Reproduce the stretch of records from the very start through the line containing "Drawstring yumuşak pu", with both ends included. Leave the pictures out of your answer.
--------------------
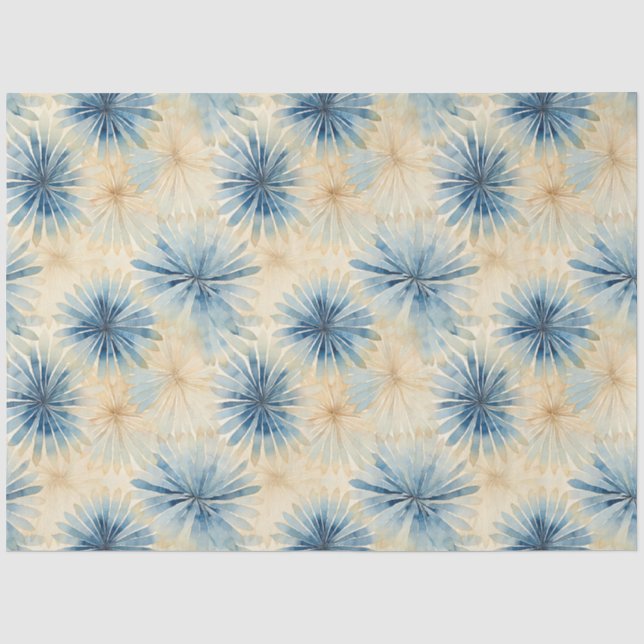 Papier Mousseline Shibori Blue Japanese Textile Art No 15 (Recto)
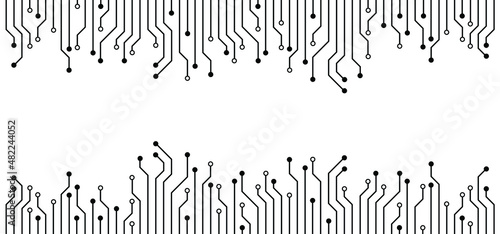 Circuit board or electronic motherboard. lines and dots connect. Vector high-tech technology data. Electrical board. digital tech. cpu, pcb printed circuit. For chip and process.   Input or output.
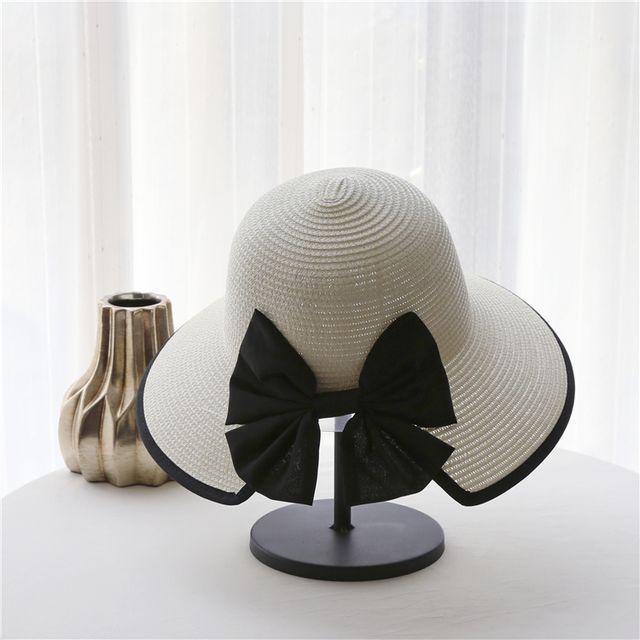 Bow Sun Straw Piped Hat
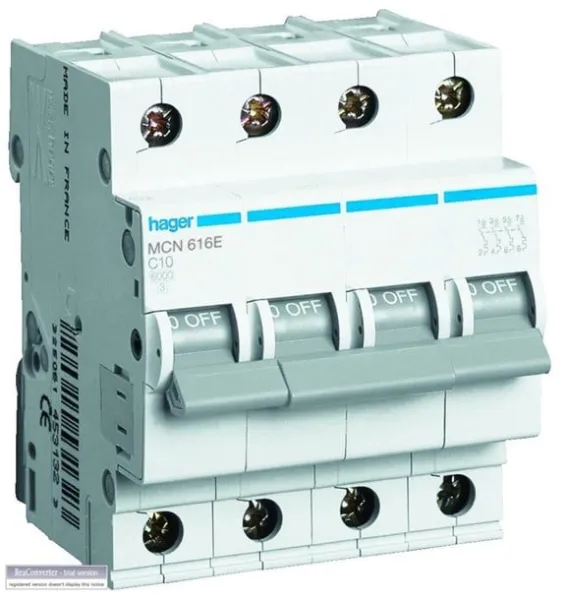 Hager Circuit Breaker 3P+N 50A C characteristic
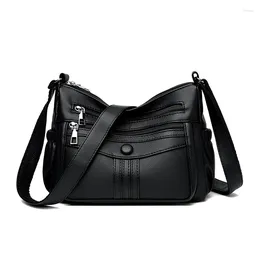 Drawstring yumuşak pu deri kadın omuz çanta ferah çoklu cepler çanta bayanlar crossbody cüzdan moda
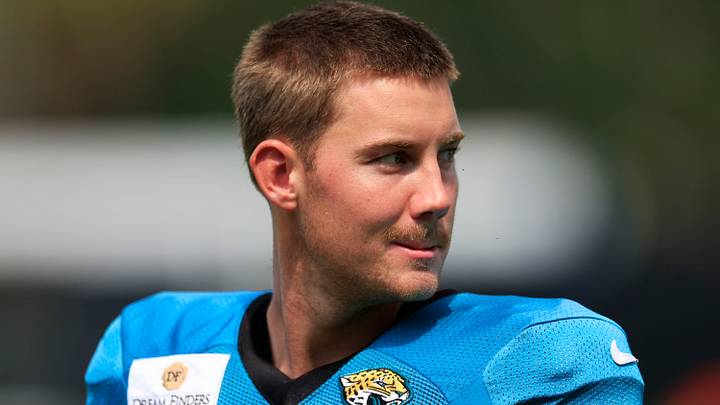 Jacksonville Jaguars kicker Cam Little (39) looks on after a joint Buccaneers‑Jaguars NFL practice at the Miller Electric Center on Tuesday, Aug. 25, 2026, in Jacksonville, Fla.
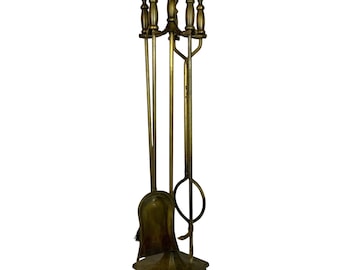 Vintage Brass 4-Piece Fireplace Tools Set With Stand The Adams Co Dubuque Iowa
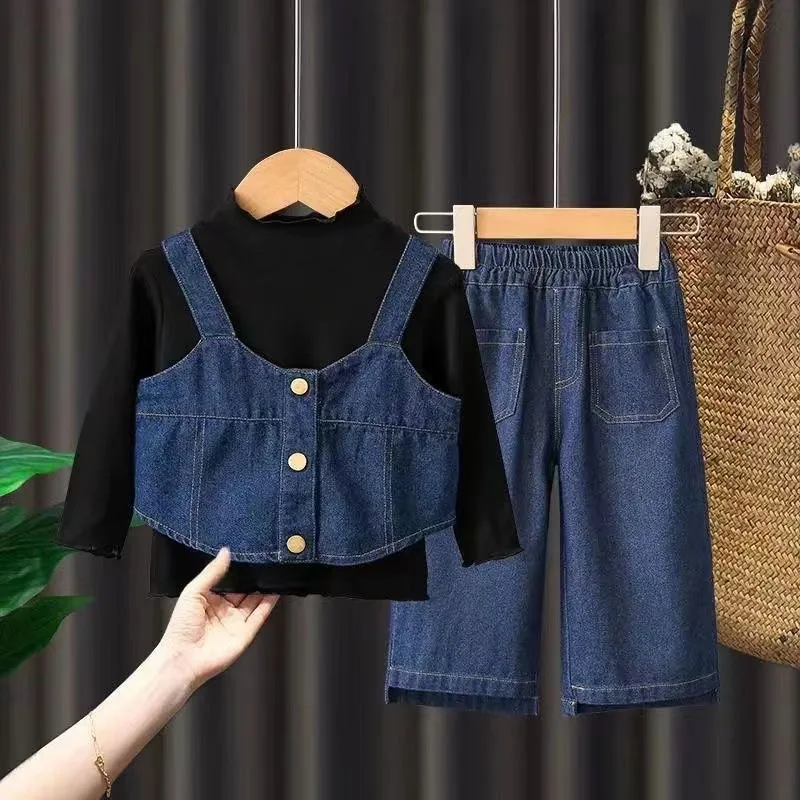 Conjunto vaquero de tirantes con sudadera para niña, primavera otoño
--------------------
> _Result below_:
 Papier Mousseline Shibori Blue Japanese Textile Art No 15 (Recto)
 Circuit board or electronic motherboard. lines and dots connect. Vector high-tech technology data. Electrical board. digital tech. cpu, pcb printed circuit. For chip and process.   Input or output.
 Bow Sun Straw Piped Hat
 Hager Circuit Breaker 3P+N 50A C characteristic
 Drawstring yumuşak pu deri kadın omuz çanta ferah çoklu cepler çanta bayanlar crossbody cüzdan moda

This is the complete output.